┌─ Text shown
So, the page the physical address could be anything, but that has been brought into the cache because that has been brought into the cache. Now, it is stored corresponding to the virtual address that data. So, I directly understand that corresponding to this process corresponding to the virtual address generated by this process is does the cache content my required data or not, I don't need to go to the TLB I don't need to I don't need to go to the TLB to address to get the physical address.

However on a cache miss I need to do that, on a cache miss I need to translate the virtual address to physical address by going through the TLB if there is a TLB means going to the memory bringing back the page table entry and then fetching the cache block from memory because on a cache miss, what I have to do there is there is no there is if when there is a cache miss the data I required is not in cache. So, I have to go to physical memory and bring back the data to cache. So, how do I do that for that I need to know the physical address of this data how do I do that? I the only way is to go to the TLB get to the page table entry get the physical address and then go to memory bring back the data and put into the appropriate entry in cache such that the virtual address next time can be able to access the data that I need.

The disadvantage of this scheme there are there are a few disadvantages the first big disadvantage is that the cache must be flushed on process context switch. So, remember that each process has the same virtual address space. So, it is very common that the same set of virtual addresses will be generated for each process and the virtual addresses of different processes may be meaning different things, it is local to the process virtual addresses are local to the process.

So, therefore, when there is a context switch, I cannot keep the cache contents anymore, I have to flush the cache and I have to flush everything that was there in the cache; so right. And therefore, when the new process comes in, again, I will have a set of compulsory misses, I need to I will incur a set of compulsory cache misses always, right. So, this is the first disadvantage that the cache needs to be flushed at every context which when I use virtually indexed virtually tagged caches.

The second problem is that of synonym or aliasing, it is called the synonym problem or the aliasing problem. The problem is that multiple virtual addresses can now map to the same physical address. So, the same physical address can be present in multiple locations in the cache. So, the same physical address because what has happened is that suppose there are 2

virtual addresses of the same process of the same process, I have 2 virtual addresses which point to the same physical memory location.
└─
┌─ Data extract
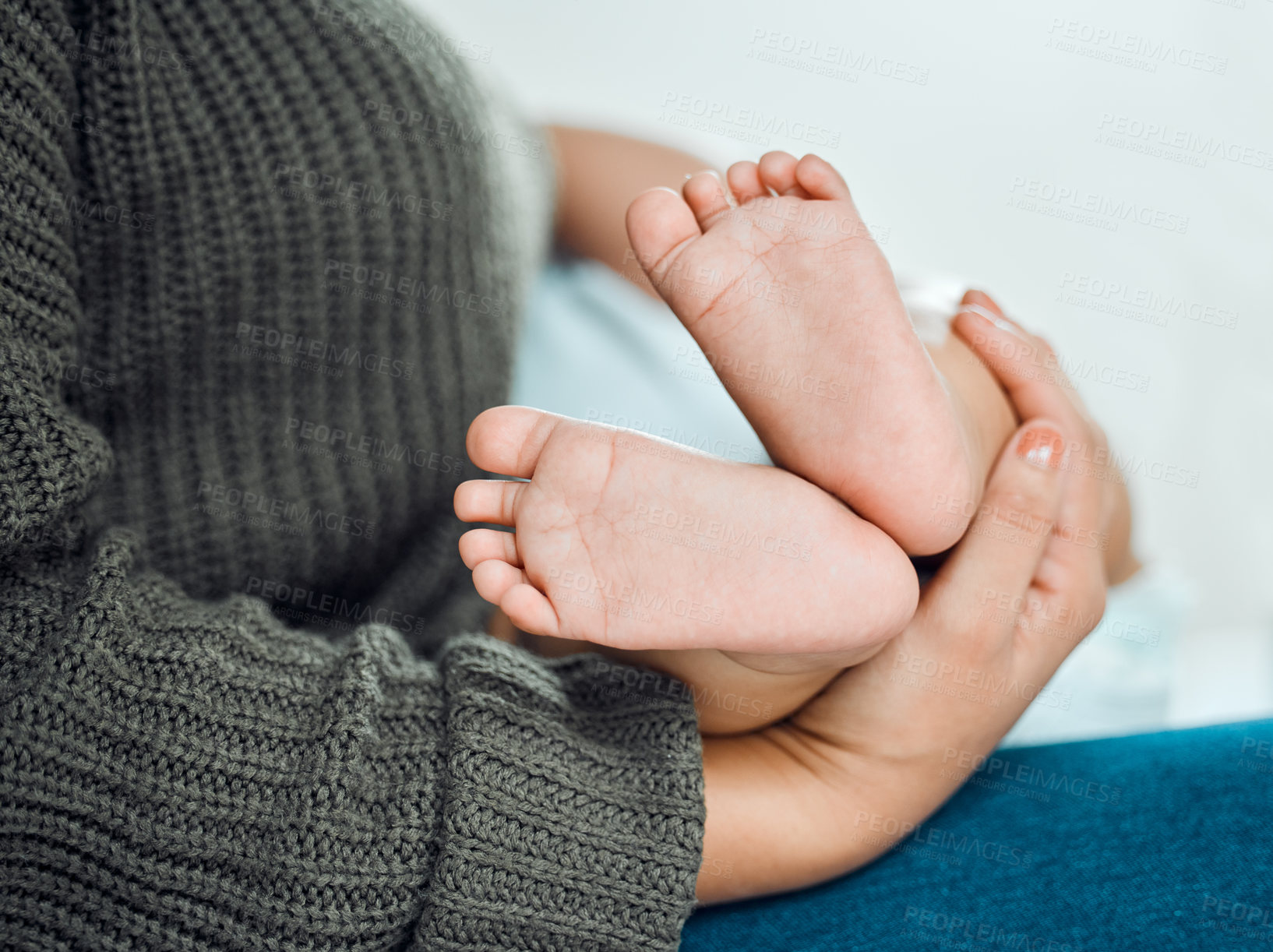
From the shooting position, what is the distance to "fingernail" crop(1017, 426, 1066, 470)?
0.66 metres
└─
▸ Set of tasks
**A.** Answer these questions from the passage on virtually tagged caches:
(i) On a cache miss, what is consulted to translate the virtual address into a physical address?
(ii) What must be done to the cache on a process context switch?
(iii) By what two names is the second problem known?
**B.** Carry on the passage on virtually tagged caches from its final sentence.
The material above is separate from the passage on virtually tagged caches.

▸ Results of the exercise
**A.**
(i) The TLB.
(ii) It must be flushed.
(iii) The synonym problem and the aliasing problem.

**B.**
Why can how can that happen that 2 virtual addresses can point to the 2 virtual addresses can point to the same physical memory location because can share same physical page frame within or across processes, reasons we have we saw we have shared libraries, share data, copy on write pages. So, in case of a for example, let us say I have a shared printf function which is called from different portions of the process.

So, instead of keeping different versions of that same printf function copy the same printf function, whenever I need, I can keep in physical memory one version of the printf function, the code of the printf function and then I can call I can have stubs within the virtual memory which will call the same printf function from physical memory, if it did not have this; what would what would I have to do? I will have to keep several versions of the printf function. So, whenever it is called whenever I when whenever my process prints something, I need to keep the code of the printf.

Now, now it is better to share this code of printf and keep it in one place. So, what does this sharing mean? This sharing means that different virtual addresses will now map to the same printf function which is the same set of physical locations in the physical memory. Therefore, multiple virtual addresses will point to the same physical address in this case and because I have a virtually addressed cache this same data the same. So, therefore, I will what I will have is that the same data or the same code will be there will be accessed from multiple virtual addresses.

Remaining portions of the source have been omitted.